GM’s Electric Commercial Vehicle Unit Signs Deals With Walmart, FedEx

by EditorT

General Motors Chair and CEO Mary Barra is shown on screen as her recorded keynote address is delivered digitally at CES 2022 at The Venetian Las Vegas on Jan. 5, 2022. (Ethan Miller/Getty Images)

By Bryan Jung

General Motors announced at the Consumer Electronics Show (CES) in Las Vegas on Jan. 5 that its electric commercial vehicle business, BrightDrop, has signed a new deal to supply thousands of battery powered trucks to Walmart and will supply additional units to FedEx.

The financial terms of the two deals have not yet been disclosed by GM.

GM also unveiled an array of new battery-powered copies of existing vehicle models, including electric versions of its Silverado pickup, Equinox, and Blazer SUVs, which will roll out over the next year.

Walmart, which agreed to reserve orders for 5,000 BrightDrop EV600 and smaller EV410 electric vans for its delivery fleet, will receive delivery in early 2023, according to BrightDrop.

_ASSIGNMENT_.
Continue the article about GM's electric commercial vehicle deals with Walmart and FedEx, starting after its last sentence.

(Stored data)
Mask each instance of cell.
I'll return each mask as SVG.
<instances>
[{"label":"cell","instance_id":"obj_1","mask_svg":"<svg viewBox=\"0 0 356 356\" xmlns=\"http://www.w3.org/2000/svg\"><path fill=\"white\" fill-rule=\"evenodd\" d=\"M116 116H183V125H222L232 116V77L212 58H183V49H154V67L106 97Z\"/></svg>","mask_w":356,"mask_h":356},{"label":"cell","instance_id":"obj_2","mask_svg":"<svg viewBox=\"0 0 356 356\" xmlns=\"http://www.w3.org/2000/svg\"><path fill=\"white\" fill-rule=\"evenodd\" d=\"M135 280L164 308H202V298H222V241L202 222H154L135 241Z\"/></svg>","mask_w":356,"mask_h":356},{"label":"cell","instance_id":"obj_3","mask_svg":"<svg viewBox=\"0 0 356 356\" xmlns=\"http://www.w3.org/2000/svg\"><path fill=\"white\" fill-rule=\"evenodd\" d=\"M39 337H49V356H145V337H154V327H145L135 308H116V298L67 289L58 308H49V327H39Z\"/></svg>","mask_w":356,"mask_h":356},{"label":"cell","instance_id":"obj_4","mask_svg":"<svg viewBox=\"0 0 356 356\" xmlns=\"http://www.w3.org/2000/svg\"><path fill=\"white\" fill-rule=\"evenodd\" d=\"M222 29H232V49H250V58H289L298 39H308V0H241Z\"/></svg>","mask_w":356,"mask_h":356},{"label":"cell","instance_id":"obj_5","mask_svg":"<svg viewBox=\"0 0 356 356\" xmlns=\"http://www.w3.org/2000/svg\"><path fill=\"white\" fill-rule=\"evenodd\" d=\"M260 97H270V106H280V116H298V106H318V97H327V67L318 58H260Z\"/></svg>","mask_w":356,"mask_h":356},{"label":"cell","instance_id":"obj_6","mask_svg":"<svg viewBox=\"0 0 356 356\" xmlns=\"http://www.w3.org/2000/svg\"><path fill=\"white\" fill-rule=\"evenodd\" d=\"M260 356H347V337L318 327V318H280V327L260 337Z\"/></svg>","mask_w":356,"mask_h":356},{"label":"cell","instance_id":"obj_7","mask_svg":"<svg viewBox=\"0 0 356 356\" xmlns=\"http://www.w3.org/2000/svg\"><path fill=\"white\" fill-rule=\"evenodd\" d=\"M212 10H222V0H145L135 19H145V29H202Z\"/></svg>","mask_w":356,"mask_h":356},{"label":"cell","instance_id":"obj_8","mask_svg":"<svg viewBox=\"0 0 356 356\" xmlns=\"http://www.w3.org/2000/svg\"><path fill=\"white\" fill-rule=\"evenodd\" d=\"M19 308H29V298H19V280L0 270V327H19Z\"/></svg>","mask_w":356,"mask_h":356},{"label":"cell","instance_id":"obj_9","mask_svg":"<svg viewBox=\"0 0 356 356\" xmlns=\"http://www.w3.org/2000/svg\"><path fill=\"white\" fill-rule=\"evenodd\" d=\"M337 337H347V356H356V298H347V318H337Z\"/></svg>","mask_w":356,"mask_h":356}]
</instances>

_SOLVED PROBLEM_.
The retailer plans to use the GM vans as it expands its InHome delivery service, as part of Walmart’s goal to operate a zero-emission logistics fleet throughout the United States by 2040.

“As important as it is that we save our customers time and money through convenient delivery options, it’s just as important that we focus on creating a more sustainable last mile delivery fleet that avoids emissions,” said Tom Ward, a senior vice president at Walmart during a video press conference.

Ward said that GM’s ability to get its new electric delivery van to market “makes them a great partner to support our growing InHome delivery service, to support the retail giant’s growing last mile delivery network and goal of operating a zero-emissions logistics fleet by 2040.”

FedEx, which had been successfully testing 500 of the electric vans in 10 service markets after an initial pilot in New York City last year, has reserved an additional 2,000 vehicles over the next few years.

It is negotiating with GM for an additional 20,000 units for its global operations.

FedEx envisions a fleet of more than 200,000 electric medium-sized delivery vehicles to achieve its own goal for a carbon-neutral footprint by 2040.

Richard Smith, FedEx Express Regional President of the Americas, on a conference call said, that FedEx expects by 2030 that all new delivery vehicles purchased will be electric and that GM’s two EV models will cover two-thirds of those needs.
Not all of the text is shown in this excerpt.